In memoriam: Kent Brittan
Brittan's career in crop research began with a fascination with bugs as a boy growing up in Bakersfield. Brittan studied insects at San Jose State University, where he earned a bachelor's degree in biology in 1977. After graduation, Brittan joined UC Cooperative Extension as a staff research associate studying cotton at the USDA Cotton Research Station in Shafter until 1982. From 1983 to 1995, he worked with the vegetable crops specialist at UC Davis while attending graduate school.

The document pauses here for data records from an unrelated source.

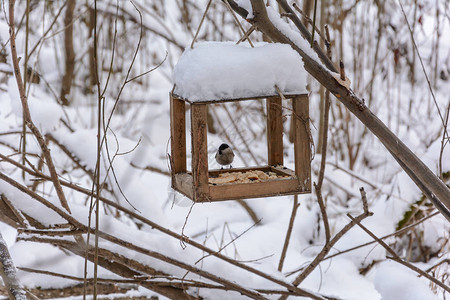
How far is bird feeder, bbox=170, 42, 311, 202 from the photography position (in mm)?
1596

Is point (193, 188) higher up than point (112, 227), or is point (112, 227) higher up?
point (193, 188)

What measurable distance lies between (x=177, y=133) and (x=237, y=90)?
0.39 meters

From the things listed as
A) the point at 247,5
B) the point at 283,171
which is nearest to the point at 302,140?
the point at 283,171

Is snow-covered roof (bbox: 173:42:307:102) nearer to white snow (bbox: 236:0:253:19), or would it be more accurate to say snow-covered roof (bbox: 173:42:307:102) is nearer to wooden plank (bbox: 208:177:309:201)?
white snow (bbox: 236:0:253:19)

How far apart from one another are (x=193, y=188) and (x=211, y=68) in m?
0.35

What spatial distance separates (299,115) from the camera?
175 cm

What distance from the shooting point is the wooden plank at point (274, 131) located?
2.07 m

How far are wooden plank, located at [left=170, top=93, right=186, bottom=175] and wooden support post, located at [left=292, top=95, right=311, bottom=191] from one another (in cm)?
37

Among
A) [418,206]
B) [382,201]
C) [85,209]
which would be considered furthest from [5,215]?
[382,201]

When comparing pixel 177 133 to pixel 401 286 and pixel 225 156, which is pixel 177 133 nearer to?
pixel 225 156

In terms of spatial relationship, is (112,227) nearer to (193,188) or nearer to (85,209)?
(85,209)

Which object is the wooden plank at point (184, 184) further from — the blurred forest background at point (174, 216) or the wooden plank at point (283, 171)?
the wooden plank at point (283, 171)

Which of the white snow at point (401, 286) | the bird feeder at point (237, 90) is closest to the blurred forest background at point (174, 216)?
the white snow at point (401, 286)

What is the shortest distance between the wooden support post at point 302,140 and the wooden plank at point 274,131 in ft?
0.86
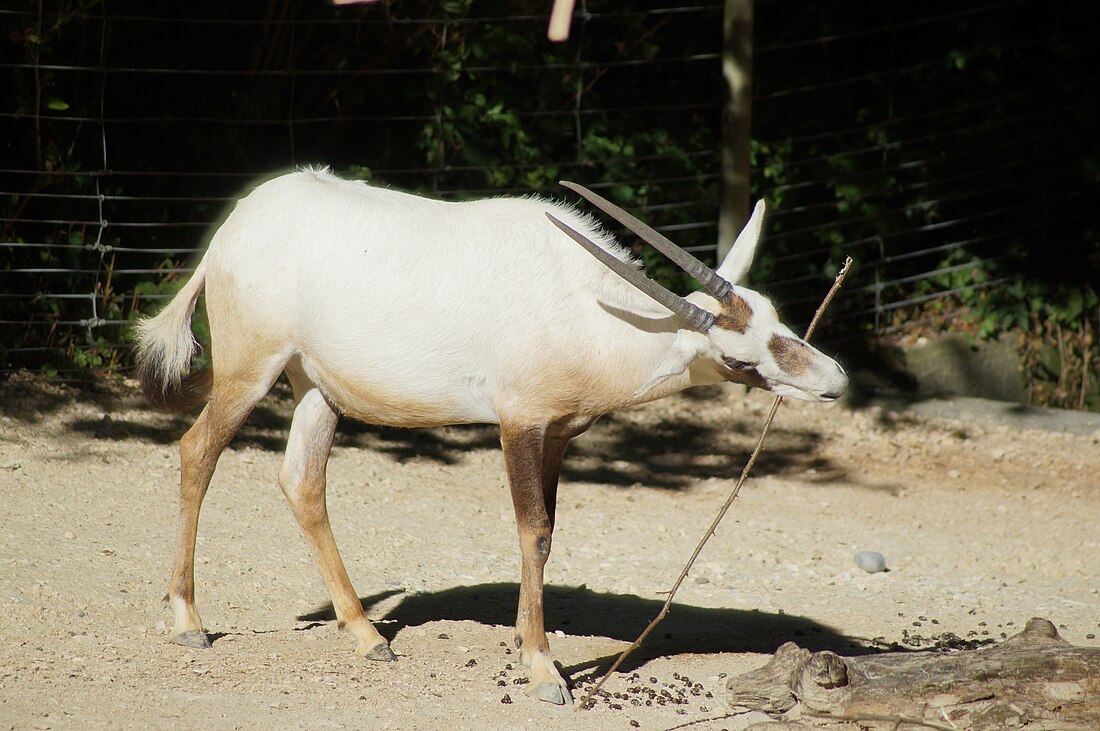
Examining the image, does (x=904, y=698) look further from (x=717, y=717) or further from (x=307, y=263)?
(x=307, y=263)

In 1995, he earned a master's degree in vegetable crops at UC Davis and became a UC Cooperative Extension advisor for Sacramento County, later adding Yolo and Solano counties. He worked with growers on small grains, corn, safflower, canola and sunflower seed production and was instrumental in starting triticale grain production in Northern California. When local growers were losing over a million ears of corn to ear rot, he began screening the plant material and losses to the disease consequently dropped from 30 percent to less than 2 percent.
Brittan also evaluated potato varieties and shares a plant variety patent for a fresh white potato. He also evaluated tomato varieties to select those that make the finest tomato paste. In his retirement story, Brittan noted with pride, “There's a reason why California is a world leader, producing more than one-third of the tomato paste in the world, and UC Cooperative Extension is it.”
In retirement, Brittan remained involved in UC Cooperative Extension, doing research and giving talks to UC Master Gardeners.
A memorial service will be held at 2 p.m. on April 30 at Unitarian Universalist Church of Davis, 27074 Patwin Rd, Davis CA 95616.